#### [TEXT PROVIDED]
L.B.S. v. M.W.S.

Decision Date19 February 2021
Docket Number2200091
Citation333 So.3d 681
Parties EX PARTE L.B.S. (In re: L.B.S. v. M.W.S.)
CourtAlabama Court of Civil Appeals

Stephen W. Williams of Foxtrot Family Law, Guntersville, for petitioner.

Jacqueline O. Morrette of The Morrette Firm, LLC, Trussville, for respondent.

FRIDY, Judge.

L.B.S. ("the mother") petitions this court for a writ of mandamus directing the Blount Circuit Court to vacate its September 15, 2020, order allowing the Blount County Department of Human Resources ("DHR") to intervene in a child-custody dispute between the mother and M.W.S. ("the father"). For the reasons set forth below, we deny the mother's petition.

The materials submitted to this court indicate the following. On September 26, 2016, the Blount Circuit Court entered a judgment divorcing the mother and the father; insofar as it presided over the parties' divorce action or any subsequent action involving the modification of the custody award in the parties' divorce judgment, the Blount Circuit Court is hereinafter referred to as "the divorce court." In the divorce judgment, the mother was awarded sole custody of the parties' only child ("the child"), subject to the father's visitation. The child was almost four years old at the time of the divorce. The parties subsequently agreed to a custody modification, which the divorce court approved, awarding the mother and the father joint legal custody; the mother retained sole physical custody, and the father was awarded standard visitation.

#### [AVAILABLE DATA]
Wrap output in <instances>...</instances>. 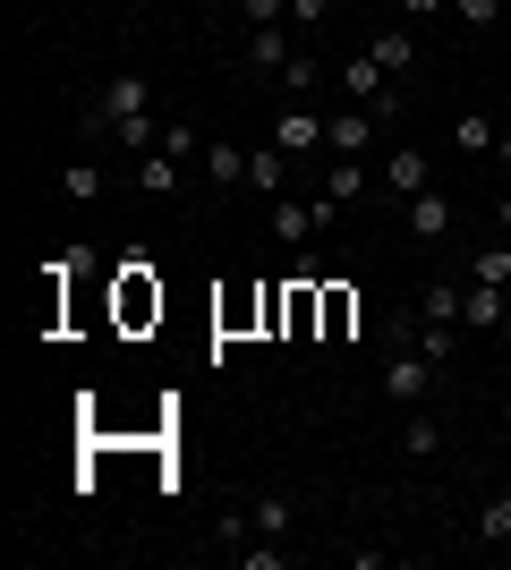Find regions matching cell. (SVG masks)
<instances>
[{"label":"cell","instance_id":"22","mask_svg":"<svg viewBox=\"0 0 511 570\" xmlns=\"http://www.w3.org/2000/svg\"><path fill=\"white\" fill-rule=\"evenodd\" d=\"M163 154H179V163H205V128L170 119V128H163Z\"/></svg>","mask_w":511,"mask_h":570},{"label":"cell","instance_id":"21","mask_svg":"<svg viewBox=\"0 0 511 570\" xmlns=\"http://www.w3.org/2000/svg\"><path fill=\"white\" fill-rule=\"evenodd\" d=\"M494 137H503V128H494L487 111H461V119H452V145H461V154H494Z\"/></svg>","mask_w":511,"mask_h":570},{"label":"cell","instance_id":"24","mask_svg":"<svg viewBox=\"0 0 511 570\" xmlns=\"http://www.w3.org/2000/svg\"><path fill=\"white\" fill-rule=\"evenodd\" d=\"M239 570H291V546L265 537V546H239Z\"/></svg>","mask_w":511,"mask_h":570},{"label":"cell","instance_id":"31","mask_svg":"<svg viewBox=\"0 0 511 570\" xmlns=\"http://www.w3.org/2000/svg\"><path fill=\"white\" fill-rule=\"evenodd\" d=\"M494 341H503V366H511V315H503V333H494Z\"/></svg>","mask_w":511,"mask_h":570},{"label":"cell","instance_id":"27","mask_svg":"<svg viewBox=\"0 0 511 570\" xmlns=\"http://www.w3.org/2000/svg\"><path fill=\"white\" fill-rule=\"evenodd\" d=\"M333 18V0H291V26H324Z\"/></svg>","mask_w":511,"mask_h":570},{"label":"cell","instance_id":"9","mask_svg":"<svg viewBox=\"0 0 511 570\" xmlns=\"http://www.w3.org/2000/svg\"><path fill=\"white\" fill-rule=\"evenodd\" d=\"M401 230H410V238H417V247H435V238H443V230H452V205H443V196H435V188H417V196H410V205H401Z\"/></svg>","mask_w":511,"mask_h":570},{"label":"cell","instance_id":"32","mask_svg":"<svg viewBox=\"0 0 511 570\" xmlns=\"http://www.w3.org/2000/svg\"><path fill=\"white\" fill-rule=\"evenodd\" d=\"M503 69H511V35H503Z\"/></svg>","mask_w":511,"mask_h":570},{"label":"cell","instance_id":"29","mask_svg":"<svg viewBox=\"0 0 511 570\" xmlns=\"http://www.w3.org/2000/svg\"><path fill=\"white\" fill-rule=\"evenodd\" d=\"M494 230H503V238H511V188H503V196H494Z\"/></svg>","mask_w":511,"mask_h":570},{"label":"cell","instance_id":"1","mask_svg":"<svg viewBox=\"0 0 511 570\" xmlns=\"http://www.w3.org/2000/svg\"><path fill=\"white\" fill-rule=\"evenodd\" d=\"M128 119H154V86H146L137 69H120V77L95 95V111H86V137H120Z\"/></svg>","mask_w":511,"mask_h":570},{"label":"cell","instance_id":"30","mask_svg":"<svg viewBox=\"0 0 511 570\" xmlns=\"http://www.w3.org/2000/svg\"><path fill=\"white\" fill-rule=\"evenodd\" d=\"M494 163H503V170H511V128H503V137H494Z\"/></svg>","mask_w":511,"mask_h":570},{"label":"cell","instance_id":"10","mask_svg":"<svg viewBox=\"0 0 511 570\" xmlns=\"http://www.w3.org/2000/svg\"><path fill=\"white\" fill-rule=\"evenodd\" d=\"M366 51H375V69H384V77H410L417 60H426V43H417L410 26H384V35H375Z\"/></svg>","mask_w":511,"mask_h":570},{"label":"cell","instance_id":"25","mask_svg":"<svg viewBox=\"0 0 511 570\" xmlns=\"http://www.w3.org/2000/svg\"><path fill=\"white\" fill-rule=\"evenodd\" d=\"M247 26H291V0H230Z\"/></svg>","mask_w":511,"mask_h":570},{"label":"cell","instance_id":"7","mask_svg":"<svg viewBox=\"0 0 511 570\" xmlns=\"http://www.w3.org/2000/svg\"><path fill=\"white\" fill-rule=\"evenodd\" d=\"M273 145L298 163V154H316V145H324V119L307 111V102H282V119H273Z\"/></svg>","mask_w":511,"mask_h":570},{"label":"cell","instance_id":"2","mask_svg":"<svg viewBox=\"0 0 511 570\" xmlns=\"http://www.w3.org/2000/svg\"><path fill=\"white\" fill-rule=\"evenodd\" d=\"M435 383H443V366L426 350H417V341H401V350L384 357V401L392 409H417V401H435Z\"/></svg>","mask_w":511,"mask_h":570},{"label":"cell","instance_id":"4","mask_svg":"<svg viewBox=\"0 0 511 570\" xmlns=\"http://www.w3.org/2000/svg\"><path fill=\"white\" fill-rule=\"evenodd\" d=\"M358 196H366V163L333 154V163H324V188H316V214H324V222H341L350 205H358Z\"/></svg>","mask_w":511,"mask_h":570},{"label":"cell","instance_id":"5","mask_svg":"<svg viewBox=\"0 0 511 570\" xmlns=\"http://www.w3.org/2000/svg\"><path fill=\"white\" fill-rule=\"evenodd\" d=\"M239 60H247V69H256V77H282V69H291V60H298V51H291V26H247Z\"/></svg>","mask_w":511,"mask_h":570},{"label":"cell","instance_id":"11","mask_svg":"<svg viewBox=\"0 0 511 570\" xmlns=\"http://www.w3.org/2000/svg\"><path fill=\"white\" fill-rule=\"evenodd\" d=\"M503 315H511V289H494V282H469L461 333H503Z\"/></svg>","mask_w":511,"mask_h":570},{"label":"cell","instance_id":"14","mask_svg":"<svg viewBox=\"0 0 511 570\" xmlns=\"http://www.w3.org/2000/svg\"><path fill=\"white\" fill-rule=\"evenodd\" d=\"M461 307H469V282L461 273H435L426 282V324H461Z\"/></svg>","mask_w":511,"mask_h":570},{"label":"cell","instance_id":"26","mask_svg":"<svg viewBox=\"0 0 511 570\" xmlns=\"http://www.w3.org/2000/svg\"><path fill=\"white\" fill-rule=\"evenodd\" d=\"M452 18H461L469 35H494V0H452Z\"/></svg>","mask_w":511,"mask_h":570},{"label":"cell","instance_id":"15","mask_svg":"<svg viewBox=\"0 0 511 570\" xmlns=\"http://www.w3.org/2000/svg\"><path fill=\"white\" fill-rule=\"evenodd\" d=\"M469 282H494V289H511V238H487V247H478V256L461 264Z\"/></svg>","mask_w":511,"mask_h":570},{"label":"cell","instance_id":"19","mask_svg":"<svg viewBox=\"0 0 511 570\" xmlns=\"http://www.w3.org/2000/svg\"><path fill=\"white\" fill-rule=\"evenodd\" d=\"M102 188H111L102 163H69V170H60V196H69V205H102Z\"/></svg>","mask_w":511,"mask_h":570},{"label":"cell","instance_id":"3","mask_svg":"<svg viewBox=\"0 0 511 570\" xmlns=\"http://www.w3.org/2000/svg\"><path fill=\"white\" fill-rule=\"evenodd\" d=\"M375 137H384V111H366V102H341V111L324 119V154H350V163H358Z\"/></svg>","mask_w":511,"mask_h":570},{"label":"cell","instance_id":"28","mask_svg":"<svg viewBox=\"0 0 511 570\" xmlns=\"http://www.w3.org/2000/svg\"><path fill=\"white\" fill-rule=\"evenodd\" d=\"M392 9H401V18H443L452 0H392Z\"/></svg>","mask_w":511,"mask_h":570},{"label":"cell","instance_id":"23","mask_svg":"<svg viewBox=\"0 0 511 570\" xmlns=\"http://www.w3.org/2000/svg\"><path fill=\"white\" fill-rule=\"evenodd\" d=\"M478 537H487V546H511V494H494L487 511H478Z\"/></svg>","mask_w":511,"mask_h":570},{"label":"cell","instance_id":"13","mask_svg":"<svg viewBox=\"0 0 511 570\" xmlns=\"http://www.w3.org/2000/svg\"><path fill=\"white\" fill-rule=\"evenodd\" d=\"M282 179H291V154L265 137L256 154H247V188H256V196H282Z\"/></svg>","mask_w":511,"mask_h":570},{"label":"cell","instance_id":"6","mask_svg":"<svg viewBox=\"0 0 511 570\" xmlns=\"http://www.w3.org/2000/svg\"><path fill=\"white\" fill-rule=\"evenodd\" d=\"M324 214H316V196H273V238L282 247H316Z\"/></svg>","mask_w":511,"mask_h":570},{"label":"cell","instance_id":"17","mask_svg":"<svg viewBox=\"0 0 511 570\" xmlns=\"http://www.w3.org/2000/svg\"><path fill=\"white\" fill-rule=\"evenodd\" d=\"M324 77H333V69H324V60H307V51H298L291 69L273 77V86H282V102H307V95H316V86H324Z\"/></svg>","mask_w":511,"mask_h":570},{"label":"cell","instance_id":"20","mask_svg":"<svg viewBox=\"0 0 511 570\" xmlns=\"http://www.w3.org/2000/svg\"><path fill=\"white\" fill-rule=\"evenodd\" d=\"M247 528L256 537H291V494H256L247 502Z\"/></svg>","mask_w":511,"mask_h":570},{"label":"cell","instance_id":"12","mask_svg":"<svg viewBox=\"0 0 511 570\" xmlns=\"http://www.w3.org/2000/svg\"><path fill=\"white\" fill-rule=\"evenodd\" d=\"M384 188L401 196V205H410L417 188H435V179H426V154H417V145H392V154H384Z\"/></svg>","mask_w":511,"mask_h":570},{"label":"cell","instance_id":"18","mask_svg":"<svg viewBox=\"0 0 511 570\" xmlns=\"http://www.w3.org/2000/svg\"><path fill=\"white\" fill-rule=\"evenodd\" d=\"M401 452H410V460H435V452H443V426L426 417V409H410V417H401Z\"/></svg>","mask_w":511,"mask_h":570},{"label":"cell","instance_id":"8","mask_svg":"<svg viewBox=\"0 0 511 570\" xmlns=\"http://www.w3.org/2000/svg\"><path fill=\"white\" fill-rule=\"evenodd\" d=\"M137 188H146V205H179V188H188V179H179V154H163V145L137 154Z\"/></svg>","mask_w":511,"mask_h":570},{"label":"cell","instance_id":"16","mask_svg":"<svg viewBox=\"0 0 511 570\" xmlns=\"http://www.w3.org/2000/svg\"><path fill=\"white\" fill-rule=\"evenodd\" d=\"M205 179H214L222 196L247 188V154H239V145H205Z\"/></svg>","mask_w":511,"mask_h":570}]
</instances>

#### [LIST OF TASKS]
**A.** List every short name that the court opinion defines in quotation marks for a person, court, or agency.
**B.** Pick up the court opinion about the custody dispute where it stops, and write the next paragraph.

#### [RESULTS FOR THE EXERCISE]
**A.** "the mother", "DHR", "the father", "the divorce court", "the child"

**B.**
On September 5, 2018 -- nearly two years after the mother and the father divorced -- DHR filed a petition in the Blount Juvenile Court ("the juvenile court") asserting that the child was dependent. On September 12, 2018, the juvenile court entered a temporary order awarding the father sole physical custody of the child pending a further order of that court. On June 20, 2019, the father filed a verified petition in the divorce court seeking to modify the custody award established in the divorce action. In the petition, the father asserted that, because the juvenile court had awarded him "temporary sole physical custody" of the child in the dependency action, there had been a material change of circumstances warranting a modification of the child's custody.

On June 24, 2019, the day before the trial was scheduled in the dependency action, the father filed motions either to consolidate the dependency action and the modification action or to transfer the modification action to the juvenile court. The juvenile court entered an order granting the motion to consolidate, to which the mother did not object. After a two-day trial, a single judgment was entered in both the dependency action and the modification action awarding the father sole physical custody of the child. DHR was ordered to maintain an open case regarding the child pending further order of the court. The judgment included a future trial date "solely on the issues of child support and child support arrearage," thus indicating that the judgment was not final as to the modification action.

The juvenile court's judgment, insofar as it addressed the dependency action, was appealed to this court, which entered an order transferring the case to the Blount Circuit Court for a trial de novo. All the Blount Circuit Court judges recused themselves from the matter, and our supreme court appointed a circuit judge from Marshall County to hear the dependency action; insofar as it is presiding over the trial de novo in the dependency action, the Blount Circuit Court is hereinafter referred to as "the circuit court." The dependency action remains pending in the circuit court.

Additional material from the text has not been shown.